Professora foi demitida após sindicância e procedimento disciplinar apontarem infrações ao estatuto dos servidores
Foto: Prefeitura de Caxias do Sul Divulgação

A professora Monique Varella Emer, que fez postagens nas redes sociais com posicionamentos políticos e ameaçou a vice-prefeita Paula Ioris (PSDB) após as eleições de 2020 foi demitida da Secretaria Municipal da Educação (Smed) de Caxias do Sul. A decisão foi publicada na edição extra do Diário Oficial do Município de quarta-feira (19), com portaria assinada pelo prefeito Adiló Didomenico (PSDB) no dia 13 de outubro.

O titular da Procuradoria-Geral do Município (PGM), Adriano Tacca, explica que a ex-servidora infringiu três artigos da Lei Complementar 3.673/1991, que estabelece o Estatuto que institui e regula o regime jurídico dos servidores públicos da Prefeitura. Tacca argumenta que todo ato ilícito praticado pelo funcionalismo é passível de sindicância.
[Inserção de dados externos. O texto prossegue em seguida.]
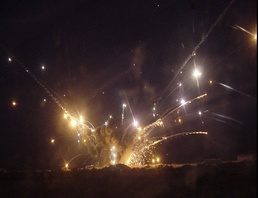 A pile of munitions explodes in flames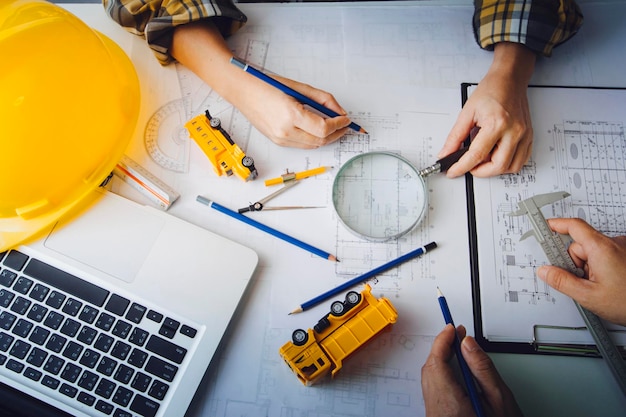 Zwei Kollegen diskutieren über Datenarbeit und Tablet-Laptop mit einem Architekturprojekt auf der Baustelle am Schreibtisch im Büro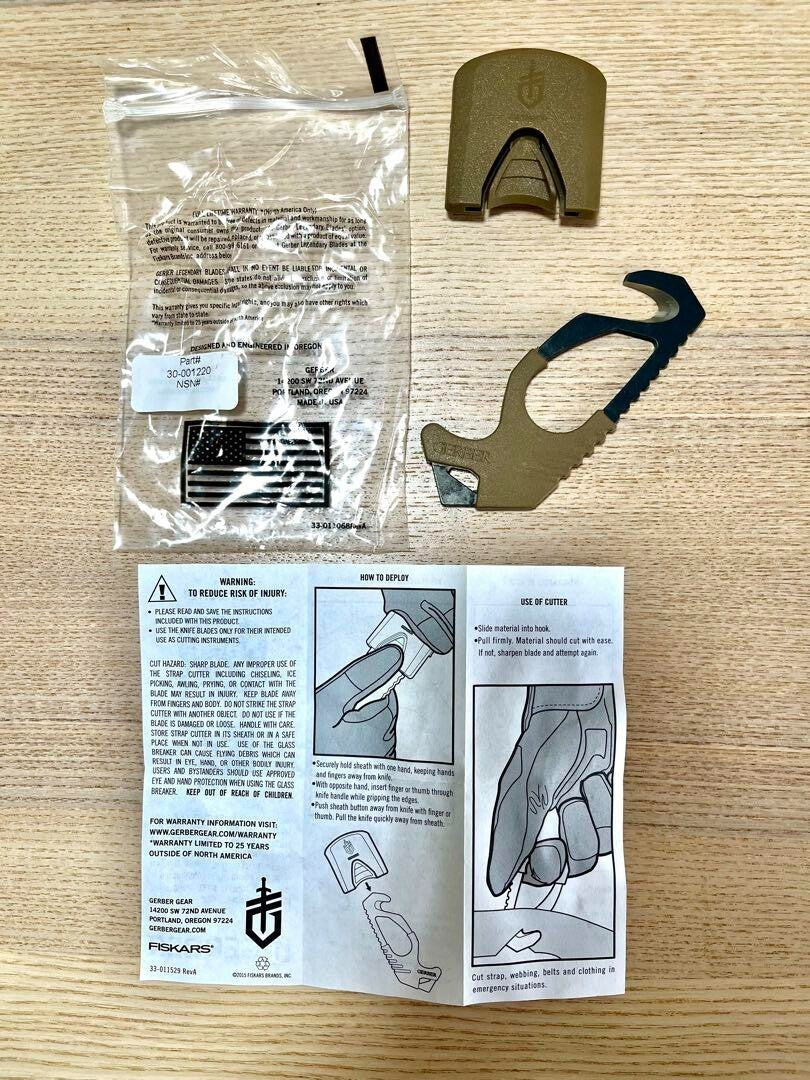 U.S. military release, new and unused GERBER strap cutter glass breaker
No fim de 2020 a denúncia chegou à PGM, quando foi aberto o processo, até que no final o relatório apurou os fatos e sugeriu a aplicação de uma penalidade à professora. De posse do documento, a chefia da ex-servidora aplicou a penalidade. Ela chegou a ser afastada das atividades.

O Estatuto prevê que, no caso da aplicação de uma pena, é preciso abrir um Procedimento Administrativo Disciplinar (PAD), porque o servidor tem direitos e deveres, justifica o procurador. O caso teve o mesmo tratamento que as atuais 300 sindicâncias em andamento na Prefeitura, pontua Adriano Tacca, acrescentando que transcorrido o trâmite, apresentada a defesa e ouvidas as testemunhas no caso de Monique, foi decidido pela demissão.

Sobre prazos, o procurador complementa que o ano passado e o início de 2021 foram atípicos devido à pandemia, sendo que até poucos meses alguns setores da administração funcionavam com apenas 25% dos servidores, o que dificultou o andamento das sindicâncias. Por isso o lapso temporal de mais de dez meses entre o início e o fim do processo que resultou na exoneração da professora.